Frankfurt (aktiencheck.de AG) - Nachdem die vergangene Woche dem deutschen Leitindex
DAX den höchsten Wochenverlust seit elf Monaten beschert hat, setzt sich aktuell die zaghafte Erholung an den Börsen fort, so die Deutsche Börse AG.
Vor allem eventuelle Stützungsmaßnahmen für Griechenland würden für gute Stimmung sorgen. Kurz vor dem morgigen EU-Gipfel würden sich die Hinweise verdichten, dass die europäischen Länder den Hellenen unter die Arme greifen würden. So liege das Börsenbarometer heute zur Mittagszeit mit rund 1,4 Prozent im Plus.
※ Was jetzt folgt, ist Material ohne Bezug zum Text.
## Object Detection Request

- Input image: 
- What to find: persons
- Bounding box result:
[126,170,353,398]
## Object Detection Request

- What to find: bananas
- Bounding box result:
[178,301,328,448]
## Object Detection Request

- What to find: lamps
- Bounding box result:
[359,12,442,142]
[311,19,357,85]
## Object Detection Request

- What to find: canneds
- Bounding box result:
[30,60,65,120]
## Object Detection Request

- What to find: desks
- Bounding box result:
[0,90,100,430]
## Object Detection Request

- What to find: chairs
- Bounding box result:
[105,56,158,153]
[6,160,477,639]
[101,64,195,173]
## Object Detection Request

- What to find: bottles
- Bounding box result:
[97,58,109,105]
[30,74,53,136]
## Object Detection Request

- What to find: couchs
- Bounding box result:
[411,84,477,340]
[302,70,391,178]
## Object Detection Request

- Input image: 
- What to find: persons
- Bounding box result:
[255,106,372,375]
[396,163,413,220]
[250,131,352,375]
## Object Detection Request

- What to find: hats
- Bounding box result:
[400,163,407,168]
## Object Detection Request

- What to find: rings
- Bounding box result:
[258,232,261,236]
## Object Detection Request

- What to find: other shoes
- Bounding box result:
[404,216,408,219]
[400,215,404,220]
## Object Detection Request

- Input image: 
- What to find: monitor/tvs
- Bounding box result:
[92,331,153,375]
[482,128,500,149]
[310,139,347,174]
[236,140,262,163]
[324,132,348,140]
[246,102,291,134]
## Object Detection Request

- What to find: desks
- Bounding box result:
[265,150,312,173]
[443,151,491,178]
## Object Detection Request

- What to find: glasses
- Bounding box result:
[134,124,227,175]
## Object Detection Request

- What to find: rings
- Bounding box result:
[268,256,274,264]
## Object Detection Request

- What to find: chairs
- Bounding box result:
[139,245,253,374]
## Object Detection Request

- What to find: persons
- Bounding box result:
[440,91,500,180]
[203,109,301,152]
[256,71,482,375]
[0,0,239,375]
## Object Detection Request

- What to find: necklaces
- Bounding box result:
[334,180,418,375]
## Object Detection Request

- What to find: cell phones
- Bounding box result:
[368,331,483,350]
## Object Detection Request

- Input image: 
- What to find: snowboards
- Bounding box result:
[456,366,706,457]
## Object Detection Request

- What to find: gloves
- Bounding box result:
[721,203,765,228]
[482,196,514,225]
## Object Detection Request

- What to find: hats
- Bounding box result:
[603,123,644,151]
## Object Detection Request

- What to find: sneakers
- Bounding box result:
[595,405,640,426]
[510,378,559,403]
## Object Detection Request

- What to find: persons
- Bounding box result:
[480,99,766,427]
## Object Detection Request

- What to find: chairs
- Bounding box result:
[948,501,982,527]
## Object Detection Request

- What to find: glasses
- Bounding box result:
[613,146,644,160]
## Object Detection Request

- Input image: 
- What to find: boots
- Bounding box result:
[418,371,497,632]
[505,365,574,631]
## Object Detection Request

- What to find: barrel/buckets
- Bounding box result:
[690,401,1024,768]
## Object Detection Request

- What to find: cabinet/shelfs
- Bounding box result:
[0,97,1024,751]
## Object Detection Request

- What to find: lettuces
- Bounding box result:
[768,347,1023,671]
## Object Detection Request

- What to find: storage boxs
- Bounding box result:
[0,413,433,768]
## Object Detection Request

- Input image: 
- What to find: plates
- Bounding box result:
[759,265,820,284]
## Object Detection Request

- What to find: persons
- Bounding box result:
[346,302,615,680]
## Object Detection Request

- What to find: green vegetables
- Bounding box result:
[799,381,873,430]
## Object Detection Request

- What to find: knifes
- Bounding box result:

Die meisten Charttechniker seien aber nicht davon überzeugt, dass es sich um eine nachhaltige Trendwende handle. "Für den DAX bleibt es vorerst weiterhin schwierig", meine Christian Henke von der WestLB. Seit dem 11. Januar befinde sich das deutsche Aktienbarometer in einer Korrekturphase, zuletzt sei auch noch die wichtige Unterstützung bei 5.572/5.575 Punkten nach unten durchbrochen worden. "Allerdings hat die Unterstützung bei 5.480 Punkten den Bären vorerst Einhalt geboten", erkläre Henke.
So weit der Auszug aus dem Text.